The **Recall** score for the various classes are high which is a good indicator that the model is predicting a positive case when the actual value is also true. Recall tells from all the positive cases how many were predicted correctly

$recall = \frac{TP}{TP + FN} $


Precision tells about predicting positive classes when the result is actually positive and the scores look good.

$precision = \frac{TP}{TP + FP}$


**Classification Error or Misclassification Rate**

This tells overall how often the classification is incorrect.

$accuracy = \frac{TP + TN}{TP + TN + FP + FN}$

$classification{\_}error = \frac{FP + FN}{TP + TN + FP + FN}$

$classification{\_}error = 1 - accuracy$

In [None]:
# Get accuracy score
acc = accuracy_score(y_test , y_pred)
print('Accuracy: {:.2f}'.format(acc))

class_err = 1 - acc
print('Misclassification rate: {:.2f}'.format(class_err))

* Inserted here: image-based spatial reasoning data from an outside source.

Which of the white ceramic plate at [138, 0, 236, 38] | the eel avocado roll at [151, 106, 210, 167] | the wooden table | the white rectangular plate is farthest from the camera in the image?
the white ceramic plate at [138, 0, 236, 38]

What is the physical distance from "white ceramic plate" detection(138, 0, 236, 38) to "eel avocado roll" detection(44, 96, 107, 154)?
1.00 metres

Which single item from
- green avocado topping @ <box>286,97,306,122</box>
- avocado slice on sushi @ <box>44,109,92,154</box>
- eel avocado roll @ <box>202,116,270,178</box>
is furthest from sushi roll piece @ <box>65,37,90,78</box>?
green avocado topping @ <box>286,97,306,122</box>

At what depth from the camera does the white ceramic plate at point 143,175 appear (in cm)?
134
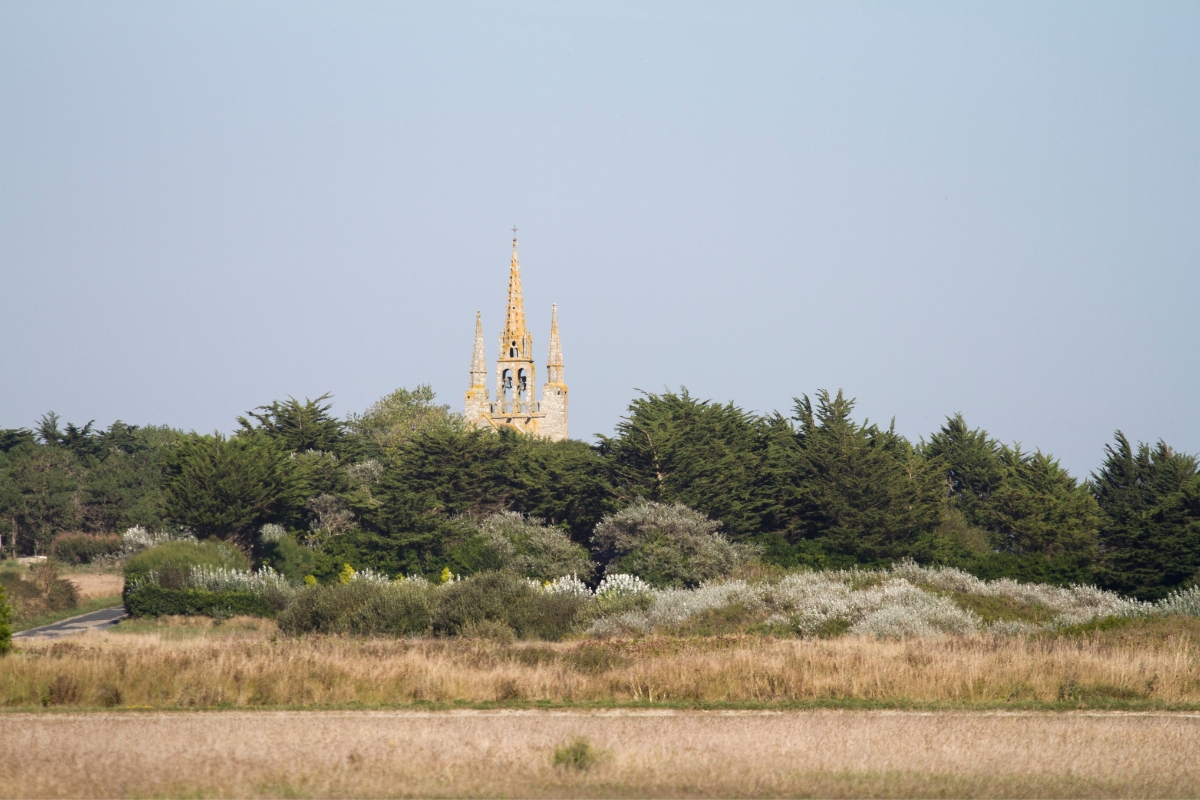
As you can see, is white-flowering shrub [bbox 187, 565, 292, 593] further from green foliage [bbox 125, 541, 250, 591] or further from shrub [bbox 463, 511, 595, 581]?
shrub [bbox 463, 511, 595, 581]

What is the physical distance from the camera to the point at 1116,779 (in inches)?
500

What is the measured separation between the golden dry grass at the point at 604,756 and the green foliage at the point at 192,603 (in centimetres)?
1852

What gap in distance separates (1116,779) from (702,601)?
65.2 ft

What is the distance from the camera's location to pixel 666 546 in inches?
1753

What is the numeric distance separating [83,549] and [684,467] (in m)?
37.3

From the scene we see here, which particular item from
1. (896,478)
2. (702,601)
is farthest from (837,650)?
(896,478)

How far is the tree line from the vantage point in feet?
149

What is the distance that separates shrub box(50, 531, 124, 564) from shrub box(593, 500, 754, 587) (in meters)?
33.8

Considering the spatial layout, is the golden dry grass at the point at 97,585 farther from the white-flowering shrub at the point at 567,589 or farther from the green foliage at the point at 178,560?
the white-flowering shrub at the point at 567,589

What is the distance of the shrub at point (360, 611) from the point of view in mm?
27109

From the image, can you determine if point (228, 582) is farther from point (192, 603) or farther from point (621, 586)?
point (621, 586)

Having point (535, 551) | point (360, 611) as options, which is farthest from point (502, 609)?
point (535, 551)

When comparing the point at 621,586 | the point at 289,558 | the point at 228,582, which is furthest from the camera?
the point at 289,558

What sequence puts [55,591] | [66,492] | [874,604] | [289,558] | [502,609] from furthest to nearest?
[66,492], [289,558], [55,591], [874,604], [502,609]
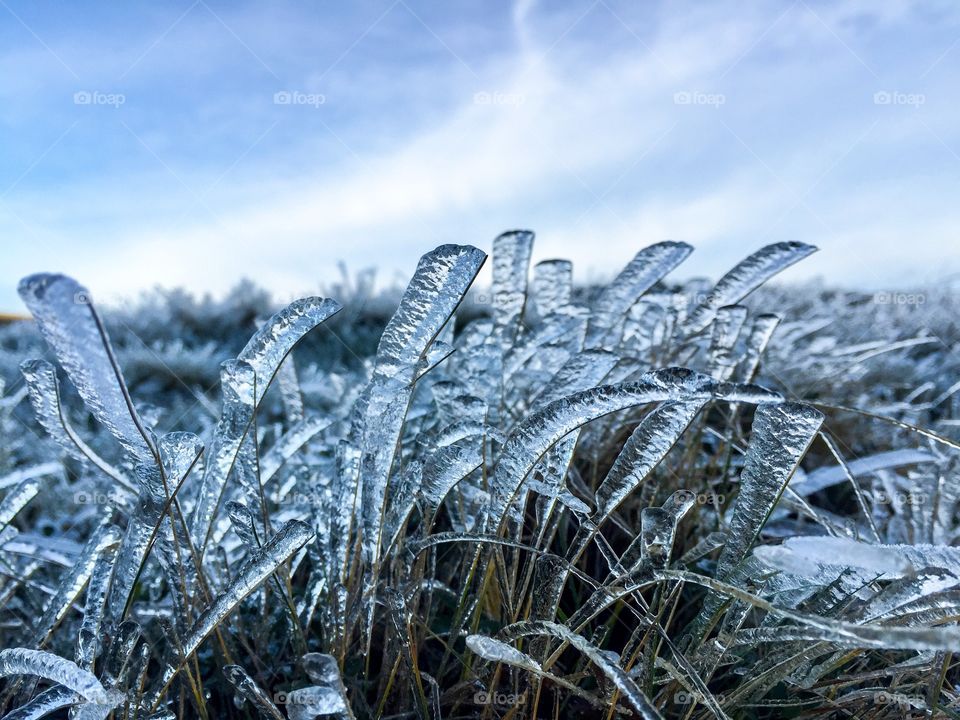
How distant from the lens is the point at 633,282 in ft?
4.81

The misclassification rate is quite low and this makes the model a decent predictor of different drug types. We can also improve the model performance by performing Hyperparameter tuning using GridSearchCV, but that will be useful on a bigger dataset with more features. Using other classifier models will be suprfluous for this dataset with limited features and can be attempted easily as an exercise.